Radiology Coding Alert

You Be the Coder:

Decide Codes for Single Approach, 2 Tubes

Question: Which CPT code(s) should I report for a single percutaneous approach to the kidney for two separate tubes, a percutaneous nephrostomy tube and completely internal ureteral stent?

Kentucky Subscriber

Answer: Unless your payer tells you otherwise in writing, you may report both 50392 (Introduction of intracatheter or catheter into renal pelvis for drainage and/or injection, percutaneous) and 50393 (Introduction of ureteral catheter or stent into ureter through renal pelvis for drainage and/or injection, percutaneous).

Reason: The procedures are separate services in different anatomic sites, although the radiologist uses a single percutaneous approach, according to the AMA's October 2005 CPT Assistant.

Report the nephrostomy (renal pelvis) access with 50392 and the indwelling ureteral stent (such as a double-J stent) placement with 50393. Depending on your payer, you may need to append modifier 59 (Distinct procedural services) to 50393.

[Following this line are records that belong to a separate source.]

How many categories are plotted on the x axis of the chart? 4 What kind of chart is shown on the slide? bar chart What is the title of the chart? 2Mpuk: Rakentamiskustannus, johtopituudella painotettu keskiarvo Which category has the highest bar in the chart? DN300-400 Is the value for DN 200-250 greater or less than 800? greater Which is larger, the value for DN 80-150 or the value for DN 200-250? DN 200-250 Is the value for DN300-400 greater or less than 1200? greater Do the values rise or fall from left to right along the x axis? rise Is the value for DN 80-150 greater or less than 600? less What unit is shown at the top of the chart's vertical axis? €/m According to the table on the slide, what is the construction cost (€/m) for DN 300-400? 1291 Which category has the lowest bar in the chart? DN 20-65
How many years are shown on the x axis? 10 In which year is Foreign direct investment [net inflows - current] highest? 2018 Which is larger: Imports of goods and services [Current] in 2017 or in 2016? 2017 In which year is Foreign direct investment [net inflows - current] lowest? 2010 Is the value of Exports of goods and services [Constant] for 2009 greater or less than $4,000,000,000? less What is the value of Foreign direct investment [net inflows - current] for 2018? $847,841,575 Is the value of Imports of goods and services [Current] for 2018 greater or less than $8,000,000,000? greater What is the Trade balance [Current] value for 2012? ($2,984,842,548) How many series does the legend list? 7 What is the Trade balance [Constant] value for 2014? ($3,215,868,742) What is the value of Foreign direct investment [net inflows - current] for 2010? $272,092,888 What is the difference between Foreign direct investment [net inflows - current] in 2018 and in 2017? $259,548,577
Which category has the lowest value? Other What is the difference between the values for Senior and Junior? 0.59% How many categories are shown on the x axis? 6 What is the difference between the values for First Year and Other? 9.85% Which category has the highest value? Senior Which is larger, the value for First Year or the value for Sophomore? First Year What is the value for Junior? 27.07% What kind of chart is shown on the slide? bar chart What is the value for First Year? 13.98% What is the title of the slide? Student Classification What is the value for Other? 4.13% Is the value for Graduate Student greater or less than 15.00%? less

Don't forget: You may report the appropriate radiological guidance codes for the procedures as well, such as 74475 (Introduction of intracatheter or catheter into renal pelvis for drainage and/or injection, percutaneous, radiological supervision and interpretation) for 50392 and 74480 (Introduction of ureteral catheter or stent into ureter through renal pelvis for drainage and/or injection, percutaneous, radiological supervision and interpretation) for 50393.

Watch out: When the physician inserts an internal-external ureteral stent (one end protruding outside the body and one end down in the ureter), the patient doesn't have a separate nephrostomy tube, so you would report only the ureteral stent codes.